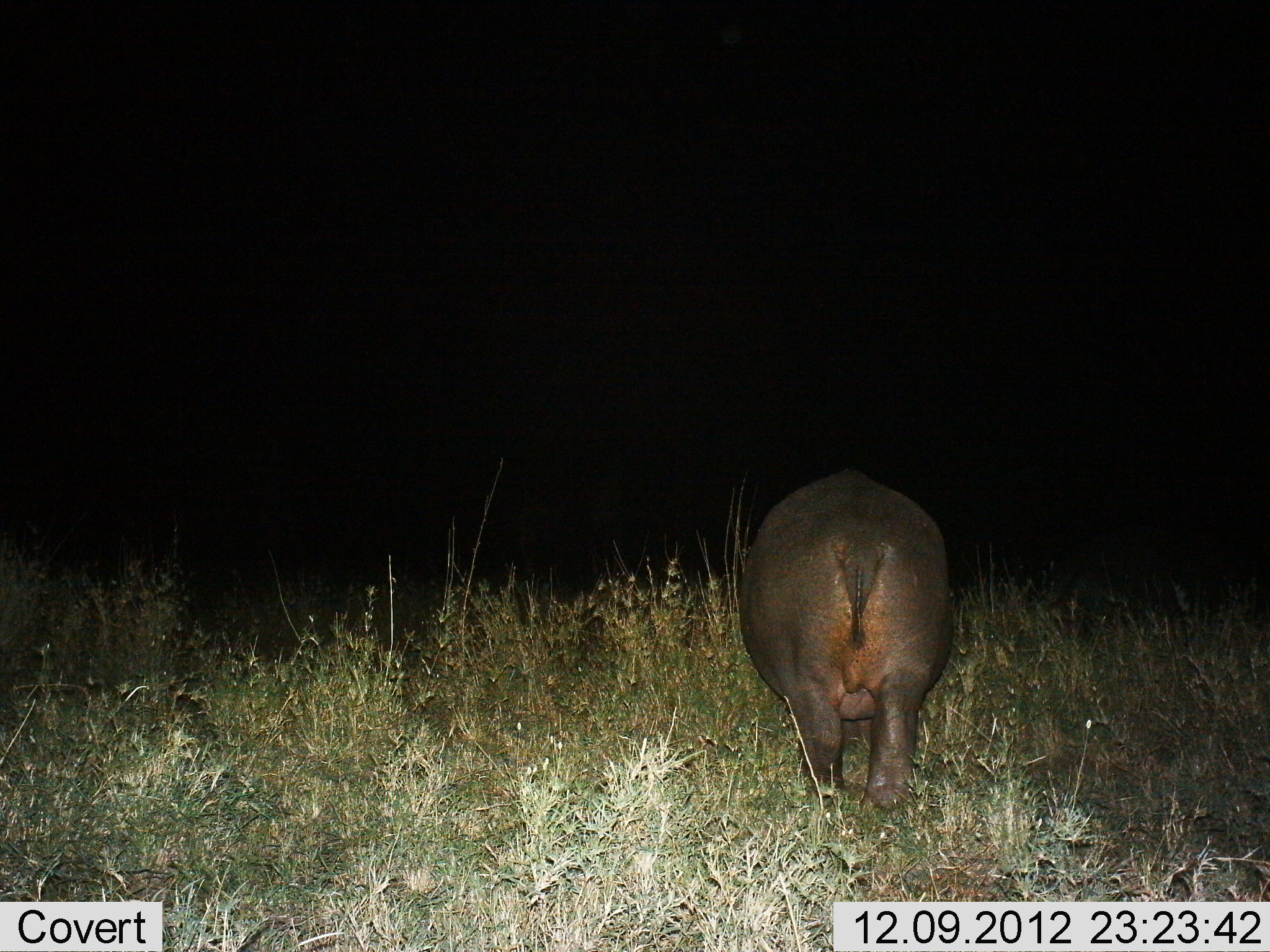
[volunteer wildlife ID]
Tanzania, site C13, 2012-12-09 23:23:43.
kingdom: Animalia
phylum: Chordata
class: Mammalia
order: Artiodactyla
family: Hippopotamidae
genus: Hippopotamus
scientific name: Hippopotamus amphibius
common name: hippopotamus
Hippopotamus (Hippopotamus amphibius), count 1. Behavior (volunteer vote fractions): standing 70%, resting 0%, moving 30%, interacting 0%. Young present (vote fraction): 0%. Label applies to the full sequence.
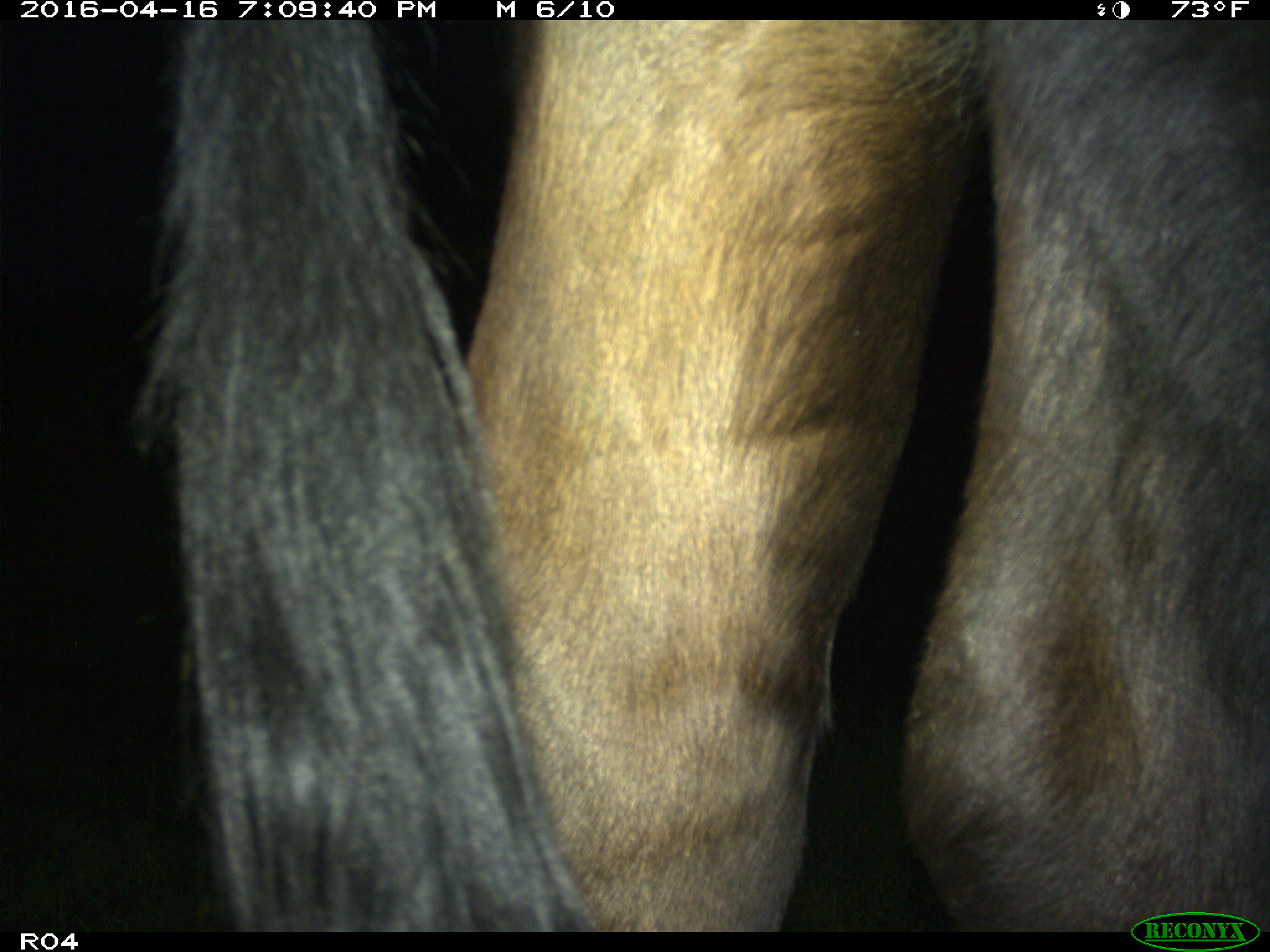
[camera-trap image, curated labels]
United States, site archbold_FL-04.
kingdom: Animalia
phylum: Chordata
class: Mammalia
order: Artiodactyla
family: Bovidae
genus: Bos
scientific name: Bos taurus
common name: domestic cow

### The problem:
Render the data above verbatim and without pictures.

### Solved problem:
[volunteer wildlife ID]
Tanzania, site C13, 2012-12-09 23:23:43.
kingdom: Animalia
phylum: Chordata
class: Mammalia
order: Artiodactyla
family: Hippopotamidae
genus: Hippopotamus
scientific name: Hippopotamus amphibius
common name: hippopotamus
Hippopotamus (Hippopotamus amphibius), count 1. Behavior (volunteer vote fractions): standing 70%, resting 0%, moving 30%, interacting 0%. Young present (vote fraction): 0%. Label applies to the full sequence.
[camera-trap image, curated labels]
United States, site archbold_FL-04.
kingdom: Animalia
phylum: Chordata
class: Mammalia
order: Artiodactyla
family: Bovidae
genus: Bos
scientific name: Bos taurus
common name: domestic cow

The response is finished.